◆ PAGE EXTRACT
/---
6.7 KiB
Whisper Dictation — GUI App Design
Date: 2026-03-20 Status: Approved
Overview
Convert the existing dictate.py script into a proper packaged desktop application that:
- Runs without a terminal window on Windows and Linux
- Shows a compact log/status panel accessible from the tray icon
- Can be integrated into the system (autostart, start menu, desktop shortcut)
- Is distributed as a standalone binary via PyInstaller
Module Structure
whisper-dictation/
├── main.py # Entry point
├── build.py # PyInstaller build script (platform-specific)
├── whisper-dictation.spec # PyInstaller spec (manual, for ctranslate2)
├── whisper_app/
│ ├── __init__.py
│ ├── app.py # AppState, central coordination, log queue
│ ├── audio.py # sounddevice stream, audio_callback
│ ├── transcriber.py # WhisperModel, stop_and_transcribe()
│ ├── hotkey.py # HotkeyListener (unchanged)
│ ├── config.py # load/save config + vocab, path resolution
│ ├── typer.py # type_text(), cross-platform
│ ├── tray.py # pystray icon + menu
│ ├── log_window.py # Compact log panel
│ ├── settings_window.py # Settings dialog
│ ├── vocab_window.py # Vocabulary dialog
│ ├── overlay.py # "Recording..." overlay
│ └── installer.py # System integration (autostart, start menu, shortcut)
├── config.json # Shared config (git-tracked)
├── vocabulary.json # Shared vocabulary (git-tracked)
├── start.sh # Dev start (Linux)
└── start.bat # Dev start (Windows)
Path Handling
All path resolution lives in config.py. Must work in two modes:
import sys, os
def _app_dir() -> str:
"""Root dir for config.json and vocabulary.json."""
\---
◆ SUPPLIED ENTRIES
/---
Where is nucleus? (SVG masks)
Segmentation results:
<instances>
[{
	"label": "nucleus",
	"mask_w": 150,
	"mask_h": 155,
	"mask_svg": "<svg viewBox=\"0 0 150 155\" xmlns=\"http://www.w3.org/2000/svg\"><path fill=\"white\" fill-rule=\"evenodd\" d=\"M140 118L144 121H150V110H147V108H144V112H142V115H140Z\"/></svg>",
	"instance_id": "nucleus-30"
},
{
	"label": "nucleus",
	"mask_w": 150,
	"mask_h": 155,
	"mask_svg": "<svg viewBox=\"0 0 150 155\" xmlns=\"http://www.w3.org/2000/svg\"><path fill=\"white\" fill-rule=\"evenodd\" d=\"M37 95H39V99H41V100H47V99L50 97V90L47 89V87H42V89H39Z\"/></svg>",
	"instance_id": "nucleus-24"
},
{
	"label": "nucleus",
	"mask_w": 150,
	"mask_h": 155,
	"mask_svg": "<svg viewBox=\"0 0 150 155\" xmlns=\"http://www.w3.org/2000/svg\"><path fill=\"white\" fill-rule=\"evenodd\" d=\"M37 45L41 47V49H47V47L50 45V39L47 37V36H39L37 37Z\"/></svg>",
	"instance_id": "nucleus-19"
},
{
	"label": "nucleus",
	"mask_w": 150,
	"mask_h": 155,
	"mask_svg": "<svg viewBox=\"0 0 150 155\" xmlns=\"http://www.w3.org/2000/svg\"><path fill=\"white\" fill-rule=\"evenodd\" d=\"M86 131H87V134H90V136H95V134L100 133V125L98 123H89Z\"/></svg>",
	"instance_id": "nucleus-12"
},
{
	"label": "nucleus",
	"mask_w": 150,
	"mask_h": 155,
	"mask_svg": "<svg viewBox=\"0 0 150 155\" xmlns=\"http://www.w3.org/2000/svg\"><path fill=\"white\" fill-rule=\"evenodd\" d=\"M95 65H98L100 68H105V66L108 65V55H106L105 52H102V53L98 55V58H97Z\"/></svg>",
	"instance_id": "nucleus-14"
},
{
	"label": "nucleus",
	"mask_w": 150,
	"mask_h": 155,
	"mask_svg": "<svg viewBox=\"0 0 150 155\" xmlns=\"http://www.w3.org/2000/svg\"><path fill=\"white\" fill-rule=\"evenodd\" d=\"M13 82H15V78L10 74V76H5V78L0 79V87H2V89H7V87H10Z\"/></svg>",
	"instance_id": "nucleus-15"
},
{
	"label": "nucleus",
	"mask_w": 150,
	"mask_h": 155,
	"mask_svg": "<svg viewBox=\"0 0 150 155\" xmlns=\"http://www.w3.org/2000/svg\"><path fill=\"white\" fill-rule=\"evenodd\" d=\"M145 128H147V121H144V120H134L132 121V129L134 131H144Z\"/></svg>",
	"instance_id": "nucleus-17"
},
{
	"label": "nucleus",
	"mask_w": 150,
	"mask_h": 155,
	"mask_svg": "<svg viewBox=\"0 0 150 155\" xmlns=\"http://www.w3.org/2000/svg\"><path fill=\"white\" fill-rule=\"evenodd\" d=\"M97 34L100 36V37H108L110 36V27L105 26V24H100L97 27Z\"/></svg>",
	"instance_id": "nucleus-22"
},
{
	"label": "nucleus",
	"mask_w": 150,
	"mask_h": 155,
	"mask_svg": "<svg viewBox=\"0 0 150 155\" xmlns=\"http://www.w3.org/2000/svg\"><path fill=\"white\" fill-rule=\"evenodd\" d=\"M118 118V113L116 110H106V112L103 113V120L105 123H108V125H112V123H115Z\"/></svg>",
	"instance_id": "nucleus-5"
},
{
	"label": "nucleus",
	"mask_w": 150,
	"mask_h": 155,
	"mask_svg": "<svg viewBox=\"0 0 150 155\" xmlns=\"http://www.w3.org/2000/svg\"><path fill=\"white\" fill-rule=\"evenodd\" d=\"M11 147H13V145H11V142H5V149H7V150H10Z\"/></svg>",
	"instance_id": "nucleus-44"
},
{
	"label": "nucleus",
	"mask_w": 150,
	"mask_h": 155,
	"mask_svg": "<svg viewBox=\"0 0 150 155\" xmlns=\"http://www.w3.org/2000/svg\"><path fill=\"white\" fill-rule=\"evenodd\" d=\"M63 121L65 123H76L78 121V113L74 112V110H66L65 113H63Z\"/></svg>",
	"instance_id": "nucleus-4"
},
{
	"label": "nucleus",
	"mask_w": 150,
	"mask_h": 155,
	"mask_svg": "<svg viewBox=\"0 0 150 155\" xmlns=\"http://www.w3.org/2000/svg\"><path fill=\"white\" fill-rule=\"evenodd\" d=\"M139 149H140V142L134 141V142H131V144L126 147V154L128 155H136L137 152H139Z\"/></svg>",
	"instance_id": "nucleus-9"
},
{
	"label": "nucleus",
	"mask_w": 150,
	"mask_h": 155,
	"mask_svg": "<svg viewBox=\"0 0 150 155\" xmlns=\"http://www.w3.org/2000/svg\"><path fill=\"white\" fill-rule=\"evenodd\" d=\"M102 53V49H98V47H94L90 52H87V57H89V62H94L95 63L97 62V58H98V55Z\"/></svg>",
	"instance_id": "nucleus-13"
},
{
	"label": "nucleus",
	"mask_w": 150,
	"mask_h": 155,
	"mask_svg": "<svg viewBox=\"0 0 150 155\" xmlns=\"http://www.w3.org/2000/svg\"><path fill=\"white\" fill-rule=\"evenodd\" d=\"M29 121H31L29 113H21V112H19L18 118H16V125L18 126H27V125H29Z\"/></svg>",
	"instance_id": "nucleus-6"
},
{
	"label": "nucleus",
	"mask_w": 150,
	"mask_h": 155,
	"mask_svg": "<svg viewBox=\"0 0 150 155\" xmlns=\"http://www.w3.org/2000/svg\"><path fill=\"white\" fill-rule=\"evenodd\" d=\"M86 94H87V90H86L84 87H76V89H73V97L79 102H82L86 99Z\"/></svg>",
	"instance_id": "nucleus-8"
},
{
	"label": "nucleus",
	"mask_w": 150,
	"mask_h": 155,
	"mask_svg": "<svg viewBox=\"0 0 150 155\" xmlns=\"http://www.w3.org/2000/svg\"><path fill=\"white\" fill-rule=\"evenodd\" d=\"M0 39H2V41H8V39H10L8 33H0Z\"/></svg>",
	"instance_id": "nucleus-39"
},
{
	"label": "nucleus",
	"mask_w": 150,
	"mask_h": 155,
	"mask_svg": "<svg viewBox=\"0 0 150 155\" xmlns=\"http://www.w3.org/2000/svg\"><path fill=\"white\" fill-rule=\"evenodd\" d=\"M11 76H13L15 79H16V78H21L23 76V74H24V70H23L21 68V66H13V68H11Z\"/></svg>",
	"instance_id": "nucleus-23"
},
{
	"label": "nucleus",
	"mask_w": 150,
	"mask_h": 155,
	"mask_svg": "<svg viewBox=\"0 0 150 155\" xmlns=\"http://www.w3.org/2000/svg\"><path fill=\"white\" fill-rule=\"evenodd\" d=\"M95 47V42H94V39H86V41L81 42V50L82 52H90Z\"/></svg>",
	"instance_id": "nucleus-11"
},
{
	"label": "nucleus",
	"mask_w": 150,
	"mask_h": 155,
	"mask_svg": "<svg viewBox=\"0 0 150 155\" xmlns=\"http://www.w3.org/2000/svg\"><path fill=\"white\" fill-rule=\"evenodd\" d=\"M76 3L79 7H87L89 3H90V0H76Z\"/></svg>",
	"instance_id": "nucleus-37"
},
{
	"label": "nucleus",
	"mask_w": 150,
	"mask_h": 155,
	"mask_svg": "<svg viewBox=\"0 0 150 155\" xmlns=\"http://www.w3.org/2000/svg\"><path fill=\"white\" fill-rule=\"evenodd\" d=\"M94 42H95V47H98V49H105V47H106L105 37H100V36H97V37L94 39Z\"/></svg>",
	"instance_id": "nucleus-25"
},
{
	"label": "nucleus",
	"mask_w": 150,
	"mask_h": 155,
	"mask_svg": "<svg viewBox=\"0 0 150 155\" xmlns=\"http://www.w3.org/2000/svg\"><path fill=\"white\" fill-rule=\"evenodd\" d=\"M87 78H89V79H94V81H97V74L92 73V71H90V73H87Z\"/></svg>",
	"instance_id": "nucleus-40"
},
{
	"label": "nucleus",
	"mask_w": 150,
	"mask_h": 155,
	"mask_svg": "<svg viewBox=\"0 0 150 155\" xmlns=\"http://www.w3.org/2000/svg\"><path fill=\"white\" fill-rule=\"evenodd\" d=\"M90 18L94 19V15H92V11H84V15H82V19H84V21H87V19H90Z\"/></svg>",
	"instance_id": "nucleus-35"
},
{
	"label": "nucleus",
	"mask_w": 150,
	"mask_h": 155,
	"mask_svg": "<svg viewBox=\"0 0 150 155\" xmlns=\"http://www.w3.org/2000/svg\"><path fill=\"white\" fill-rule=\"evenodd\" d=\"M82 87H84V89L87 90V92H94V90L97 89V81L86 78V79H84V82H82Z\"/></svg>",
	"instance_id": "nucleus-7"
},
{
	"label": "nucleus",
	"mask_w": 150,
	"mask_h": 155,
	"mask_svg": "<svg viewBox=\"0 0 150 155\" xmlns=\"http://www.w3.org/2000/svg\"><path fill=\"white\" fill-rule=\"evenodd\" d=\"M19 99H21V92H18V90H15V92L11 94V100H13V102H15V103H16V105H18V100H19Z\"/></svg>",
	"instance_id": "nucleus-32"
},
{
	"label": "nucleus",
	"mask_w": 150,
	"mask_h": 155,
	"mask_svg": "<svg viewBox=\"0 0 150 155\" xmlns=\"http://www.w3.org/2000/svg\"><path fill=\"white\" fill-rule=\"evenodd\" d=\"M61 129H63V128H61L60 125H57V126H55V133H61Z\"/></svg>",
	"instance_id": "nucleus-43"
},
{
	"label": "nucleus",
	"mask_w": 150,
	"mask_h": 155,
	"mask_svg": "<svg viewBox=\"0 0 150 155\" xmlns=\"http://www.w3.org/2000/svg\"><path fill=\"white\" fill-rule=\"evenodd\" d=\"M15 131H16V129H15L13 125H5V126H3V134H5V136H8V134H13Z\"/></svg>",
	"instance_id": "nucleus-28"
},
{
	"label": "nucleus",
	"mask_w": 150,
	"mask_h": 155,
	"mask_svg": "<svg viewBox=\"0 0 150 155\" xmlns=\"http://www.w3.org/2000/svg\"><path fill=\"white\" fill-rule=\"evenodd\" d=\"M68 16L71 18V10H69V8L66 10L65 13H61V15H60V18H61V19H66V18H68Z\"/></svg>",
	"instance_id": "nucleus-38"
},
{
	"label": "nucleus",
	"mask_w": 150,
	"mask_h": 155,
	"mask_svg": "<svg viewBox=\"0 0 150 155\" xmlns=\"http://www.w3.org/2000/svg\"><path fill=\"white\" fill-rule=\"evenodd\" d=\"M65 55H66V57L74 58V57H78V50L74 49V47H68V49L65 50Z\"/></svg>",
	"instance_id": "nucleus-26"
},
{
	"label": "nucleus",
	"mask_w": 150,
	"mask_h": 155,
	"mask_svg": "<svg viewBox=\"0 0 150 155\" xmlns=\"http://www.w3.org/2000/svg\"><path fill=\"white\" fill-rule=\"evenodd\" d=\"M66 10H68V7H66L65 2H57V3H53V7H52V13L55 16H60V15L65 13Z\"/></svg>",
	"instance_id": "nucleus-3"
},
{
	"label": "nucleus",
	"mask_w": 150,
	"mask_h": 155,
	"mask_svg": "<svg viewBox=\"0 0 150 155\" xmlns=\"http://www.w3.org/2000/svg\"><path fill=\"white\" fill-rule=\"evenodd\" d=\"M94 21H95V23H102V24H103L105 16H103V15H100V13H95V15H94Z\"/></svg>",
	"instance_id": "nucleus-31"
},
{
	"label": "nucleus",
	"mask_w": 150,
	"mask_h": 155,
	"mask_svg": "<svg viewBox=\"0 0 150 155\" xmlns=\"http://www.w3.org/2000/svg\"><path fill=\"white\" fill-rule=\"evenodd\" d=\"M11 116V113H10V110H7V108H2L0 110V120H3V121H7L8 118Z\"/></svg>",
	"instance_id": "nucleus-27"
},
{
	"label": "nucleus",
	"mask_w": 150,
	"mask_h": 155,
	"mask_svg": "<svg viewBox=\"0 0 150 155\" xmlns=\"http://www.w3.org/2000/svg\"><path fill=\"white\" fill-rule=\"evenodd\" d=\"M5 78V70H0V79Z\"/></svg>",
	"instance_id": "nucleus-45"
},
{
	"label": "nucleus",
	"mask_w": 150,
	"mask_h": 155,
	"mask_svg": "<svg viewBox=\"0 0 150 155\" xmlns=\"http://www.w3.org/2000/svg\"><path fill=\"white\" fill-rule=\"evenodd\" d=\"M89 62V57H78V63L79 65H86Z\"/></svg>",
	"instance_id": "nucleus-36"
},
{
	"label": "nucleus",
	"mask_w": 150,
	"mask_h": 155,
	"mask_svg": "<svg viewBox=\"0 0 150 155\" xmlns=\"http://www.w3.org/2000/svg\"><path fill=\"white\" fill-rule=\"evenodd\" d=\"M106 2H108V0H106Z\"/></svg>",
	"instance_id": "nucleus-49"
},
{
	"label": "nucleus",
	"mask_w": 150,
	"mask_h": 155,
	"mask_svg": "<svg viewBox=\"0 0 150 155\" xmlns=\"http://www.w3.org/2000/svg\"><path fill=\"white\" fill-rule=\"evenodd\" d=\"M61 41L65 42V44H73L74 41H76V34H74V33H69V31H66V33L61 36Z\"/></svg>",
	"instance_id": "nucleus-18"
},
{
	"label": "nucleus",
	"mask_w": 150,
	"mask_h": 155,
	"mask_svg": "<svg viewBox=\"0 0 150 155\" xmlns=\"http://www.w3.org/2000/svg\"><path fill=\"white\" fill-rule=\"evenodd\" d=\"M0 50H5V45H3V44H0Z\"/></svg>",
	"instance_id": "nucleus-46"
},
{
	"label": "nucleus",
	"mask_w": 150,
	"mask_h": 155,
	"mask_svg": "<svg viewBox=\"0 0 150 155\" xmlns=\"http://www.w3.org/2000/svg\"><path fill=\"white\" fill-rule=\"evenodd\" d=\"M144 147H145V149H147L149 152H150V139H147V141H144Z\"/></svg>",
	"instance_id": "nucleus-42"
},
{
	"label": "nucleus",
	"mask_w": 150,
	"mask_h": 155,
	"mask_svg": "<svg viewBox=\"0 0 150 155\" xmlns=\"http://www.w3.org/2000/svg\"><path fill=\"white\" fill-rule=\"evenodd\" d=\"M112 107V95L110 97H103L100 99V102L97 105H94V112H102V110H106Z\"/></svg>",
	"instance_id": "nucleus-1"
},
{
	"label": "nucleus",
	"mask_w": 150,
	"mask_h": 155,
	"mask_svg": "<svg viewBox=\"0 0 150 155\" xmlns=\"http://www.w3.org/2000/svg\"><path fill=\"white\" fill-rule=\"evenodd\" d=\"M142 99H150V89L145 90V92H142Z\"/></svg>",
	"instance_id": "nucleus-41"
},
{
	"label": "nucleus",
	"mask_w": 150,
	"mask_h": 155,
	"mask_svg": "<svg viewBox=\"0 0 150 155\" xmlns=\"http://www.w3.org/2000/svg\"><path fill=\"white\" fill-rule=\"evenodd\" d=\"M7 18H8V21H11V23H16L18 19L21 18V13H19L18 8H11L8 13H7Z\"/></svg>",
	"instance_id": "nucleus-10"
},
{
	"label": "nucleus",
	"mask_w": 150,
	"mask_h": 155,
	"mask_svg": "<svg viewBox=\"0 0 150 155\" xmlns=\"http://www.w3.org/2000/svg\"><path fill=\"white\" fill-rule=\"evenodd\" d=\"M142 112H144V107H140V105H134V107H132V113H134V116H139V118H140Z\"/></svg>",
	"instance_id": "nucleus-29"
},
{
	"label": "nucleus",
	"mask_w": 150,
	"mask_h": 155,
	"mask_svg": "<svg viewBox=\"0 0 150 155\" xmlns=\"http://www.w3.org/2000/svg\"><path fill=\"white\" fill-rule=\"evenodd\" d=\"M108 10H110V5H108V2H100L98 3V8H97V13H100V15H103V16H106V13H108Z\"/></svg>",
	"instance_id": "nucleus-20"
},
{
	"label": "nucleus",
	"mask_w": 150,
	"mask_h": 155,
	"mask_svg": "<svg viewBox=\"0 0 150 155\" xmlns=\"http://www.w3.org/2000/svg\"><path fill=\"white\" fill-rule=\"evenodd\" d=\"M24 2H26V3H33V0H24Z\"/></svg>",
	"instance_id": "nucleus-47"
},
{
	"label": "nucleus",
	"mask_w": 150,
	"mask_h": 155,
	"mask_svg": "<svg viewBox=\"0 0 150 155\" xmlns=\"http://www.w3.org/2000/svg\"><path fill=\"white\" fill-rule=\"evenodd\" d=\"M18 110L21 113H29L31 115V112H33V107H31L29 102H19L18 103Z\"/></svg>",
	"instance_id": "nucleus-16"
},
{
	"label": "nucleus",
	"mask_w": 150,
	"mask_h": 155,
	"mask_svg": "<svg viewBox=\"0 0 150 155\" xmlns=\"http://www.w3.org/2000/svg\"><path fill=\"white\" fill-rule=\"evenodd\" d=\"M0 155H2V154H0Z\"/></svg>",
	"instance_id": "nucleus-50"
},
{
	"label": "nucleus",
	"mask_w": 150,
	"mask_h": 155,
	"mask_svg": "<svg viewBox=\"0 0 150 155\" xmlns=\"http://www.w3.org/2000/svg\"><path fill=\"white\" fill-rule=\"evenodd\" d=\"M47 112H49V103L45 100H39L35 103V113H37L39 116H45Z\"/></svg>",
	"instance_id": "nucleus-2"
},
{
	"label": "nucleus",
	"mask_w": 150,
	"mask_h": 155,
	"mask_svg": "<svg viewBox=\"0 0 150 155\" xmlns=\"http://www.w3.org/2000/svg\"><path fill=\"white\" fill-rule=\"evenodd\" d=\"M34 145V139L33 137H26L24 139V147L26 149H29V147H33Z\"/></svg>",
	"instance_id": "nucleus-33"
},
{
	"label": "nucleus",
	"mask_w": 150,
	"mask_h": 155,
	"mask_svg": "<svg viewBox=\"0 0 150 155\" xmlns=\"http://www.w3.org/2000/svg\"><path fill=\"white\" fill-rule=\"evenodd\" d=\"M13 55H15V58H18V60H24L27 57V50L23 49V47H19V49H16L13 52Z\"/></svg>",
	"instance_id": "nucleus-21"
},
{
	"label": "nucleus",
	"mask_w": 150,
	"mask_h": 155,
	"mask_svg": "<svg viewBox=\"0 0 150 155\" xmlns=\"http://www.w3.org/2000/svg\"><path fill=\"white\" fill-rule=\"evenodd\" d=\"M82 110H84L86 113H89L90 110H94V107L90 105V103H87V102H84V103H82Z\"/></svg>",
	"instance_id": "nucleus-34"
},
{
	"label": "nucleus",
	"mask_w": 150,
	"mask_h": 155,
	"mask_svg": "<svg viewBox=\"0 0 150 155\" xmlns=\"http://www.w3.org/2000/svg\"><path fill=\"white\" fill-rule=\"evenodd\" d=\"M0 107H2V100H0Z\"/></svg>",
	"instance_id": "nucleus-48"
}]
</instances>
\---
◆ PROBLEMS
**A)** In the Whisper Dictation design page, condense the paragraph beginning "Convert the existing dictate.py script" into one shorter sentence that keeps all of its points.
**B)** Reproduce everything in the Whisper Dictation design page from "- Is distributed" down to "# WhisperModel, stop_and_transcribe()".
**C)** Write the next part of the Whisper Dictation design page, continuing from where it stops.
The listing comes from a separate source.

◆ TASK RESULTS
**A)** Turn dictate.py into a packaged desktop app that runs without a terminal window on Windows and Linux, offers a compact log/status panel from the tray icon, supports system integration (autostart, start menu, desktop shortcut), and ships as a standalone PyInstaller binary.

**B)**
- Is distributed as a standalone binary via PyInstaller
Module Structure
whisper-dictation/
├── main.py # Entry point
├── build.py # PyInstaller build script (platform-specific)
├── whisper-dictation.spec # PyInstaller spec (manual, for ctranslate2)
├── whisper_app/
│ ├── __init__.py
│ ├── app.py # AppState, central coordination, log queue
│ ├── audio.py # sounddevice stream, audio_callback
│ ├── transcriber.py # WhisperModel, stop_and_transcribe()

**C)**
if getattr(sys, "frozen", False):
# PyInstaller binary: use directory containing the executable
return os.path.dirname(sys.executable)
else:
# Dev mode: use script directory (git repo root)
return os.path.dirname(os.path.abspath(__file__ + "/../../"))
Machine-local config (config_local.json) continues to use %LOCALAPPDATA%\WhisperDictation (Windows) or ~/.local/share/WhisperDictation (Linux) — unchanged.
Logging Architecture
app.py owns a queue.Queue[str] and a pre-queue buffer list.
_log_buffer: list[str] = [] # before queue is ready
_log_queue: queue.Queue | None = None
def log(msg: str) -> None:
if _log_queue is not None:
_log_queue.put(msg)
else:
_log_buffer.append(msg)
def set_log_queue(q: queue.Queue) -> None:
global _log_queue
_log_queue = q
for msg in _log_buffer:
q.put(msg)
_log_buffer.clear()
All print() calls in all modules are replaced with app.log().
Log Panel (Compact)
Opened via tray icon left-click or "Anzeigen" menu item. Implemented in log_window.py.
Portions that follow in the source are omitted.